A SUPERB-Style Benchmark of Self-Supervised Speech Models for Audio Deepfake Detection
New benchmark reveals XLS-R and WavLM Large outperform rivals, showing resilience to audio degradation.
A team of researchers has published a pivotal new benchmark called Spoof-SUPERB, designed to systematically evaluate self-supervised learning (SSL) models for the critical task of audio deepfake detection. Published on arXiv and accepted at ICASSP, this work fills a significant gap, as audio deepfake detection had remained outside established evaluation frameworks like SUPERB despite its security importance. The benchmark provides a standardized, reproducible method to compare the performance of different SSL architectures—including generative, discriminative, and spectrogram-based models—across multiple in-domain and out-of-domain datasets, establishing much-needed baselines for the field.

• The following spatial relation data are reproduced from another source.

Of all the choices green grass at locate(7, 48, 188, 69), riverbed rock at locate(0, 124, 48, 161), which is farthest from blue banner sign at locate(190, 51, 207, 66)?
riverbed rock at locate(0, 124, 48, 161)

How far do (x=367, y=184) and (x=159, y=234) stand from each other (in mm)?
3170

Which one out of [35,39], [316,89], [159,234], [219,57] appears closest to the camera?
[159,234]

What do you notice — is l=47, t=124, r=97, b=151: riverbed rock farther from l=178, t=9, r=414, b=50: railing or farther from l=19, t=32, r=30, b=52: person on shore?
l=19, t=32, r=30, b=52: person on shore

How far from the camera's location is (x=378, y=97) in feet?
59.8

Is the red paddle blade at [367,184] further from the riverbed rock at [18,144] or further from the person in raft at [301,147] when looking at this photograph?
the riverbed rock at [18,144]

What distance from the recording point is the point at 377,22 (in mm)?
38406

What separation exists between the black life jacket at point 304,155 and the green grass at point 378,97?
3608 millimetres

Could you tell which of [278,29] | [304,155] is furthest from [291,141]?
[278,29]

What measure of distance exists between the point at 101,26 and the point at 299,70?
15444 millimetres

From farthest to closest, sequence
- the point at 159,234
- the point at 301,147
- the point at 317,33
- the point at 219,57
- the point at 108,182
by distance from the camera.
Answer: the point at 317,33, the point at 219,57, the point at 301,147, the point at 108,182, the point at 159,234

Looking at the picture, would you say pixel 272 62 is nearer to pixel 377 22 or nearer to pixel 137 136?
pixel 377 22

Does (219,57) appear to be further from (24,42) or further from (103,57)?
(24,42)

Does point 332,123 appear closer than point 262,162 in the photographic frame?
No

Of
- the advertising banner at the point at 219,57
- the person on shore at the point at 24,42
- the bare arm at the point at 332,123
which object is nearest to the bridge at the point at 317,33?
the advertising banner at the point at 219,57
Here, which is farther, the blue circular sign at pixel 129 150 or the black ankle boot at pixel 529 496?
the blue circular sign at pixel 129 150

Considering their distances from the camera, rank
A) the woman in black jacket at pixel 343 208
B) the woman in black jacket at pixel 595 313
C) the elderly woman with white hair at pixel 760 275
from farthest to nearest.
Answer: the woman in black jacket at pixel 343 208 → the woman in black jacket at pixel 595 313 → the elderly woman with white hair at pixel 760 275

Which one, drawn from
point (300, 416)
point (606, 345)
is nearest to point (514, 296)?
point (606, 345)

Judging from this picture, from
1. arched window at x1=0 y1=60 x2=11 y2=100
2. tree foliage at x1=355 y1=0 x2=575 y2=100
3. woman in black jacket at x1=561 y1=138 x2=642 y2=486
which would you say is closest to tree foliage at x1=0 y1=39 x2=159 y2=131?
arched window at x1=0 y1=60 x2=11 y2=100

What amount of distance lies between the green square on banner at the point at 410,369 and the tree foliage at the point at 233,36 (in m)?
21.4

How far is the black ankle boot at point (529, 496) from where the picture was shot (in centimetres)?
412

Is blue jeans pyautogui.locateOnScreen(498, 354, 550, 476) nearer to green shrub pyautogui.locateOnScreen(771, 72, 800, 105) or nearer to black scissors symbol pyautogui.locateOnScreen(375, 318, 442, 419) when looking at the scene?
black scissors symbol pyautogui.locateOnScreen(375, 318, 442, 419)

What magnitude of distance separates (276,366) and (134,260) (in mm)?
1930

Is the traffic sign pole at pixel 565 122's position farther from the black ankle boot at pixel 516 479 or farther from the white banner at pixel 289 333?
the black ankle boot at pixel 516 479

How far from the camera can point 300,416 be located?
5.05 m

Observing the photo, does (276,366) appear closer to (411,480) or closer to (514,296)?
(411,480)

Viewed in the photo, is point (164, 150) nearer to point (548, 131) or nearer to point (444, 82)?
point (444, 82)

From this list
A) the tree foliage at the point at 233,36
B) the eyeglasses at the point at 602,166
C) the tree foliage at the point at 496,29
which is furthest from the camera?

The study's key finding is that large-scale discriminative SSL models, specifically XLS-R, UniSpeech-SAT, and WavLM Large, consistently outperformed other approaches. The researchers attribute this superiority to factors like multilingual pretraining, speaker-aware learning objectives, and sheer model scale. Furthermore, the analysis tested model robustness under acoustic degradations (like background noise or compression), revealing a critical weakness: generative models degraded sharply in performance, while discriminative models remained resilient. This benchmark directly equips developers and security teams with data-driven insights to select the most reliable AI representations for securing voice-based systems against the growing threat of convincing synthetic audio.
- Spoof-SUPERB benchmark evaluates 20 self-supervised learning (SSL) models for detecting synthetic audio.
- Large discriminative models XLS-R, UniSpeech-SAT, and WavLM Large topped rankings, benefiting from scale and multilingual training.
- Generative models showed poor robustness to audio degradation, while top discriminative models maintained performance.
Why It Matters
Provides essential, data-backed guidance for building defenses against AI voice scams and securing authentication systems.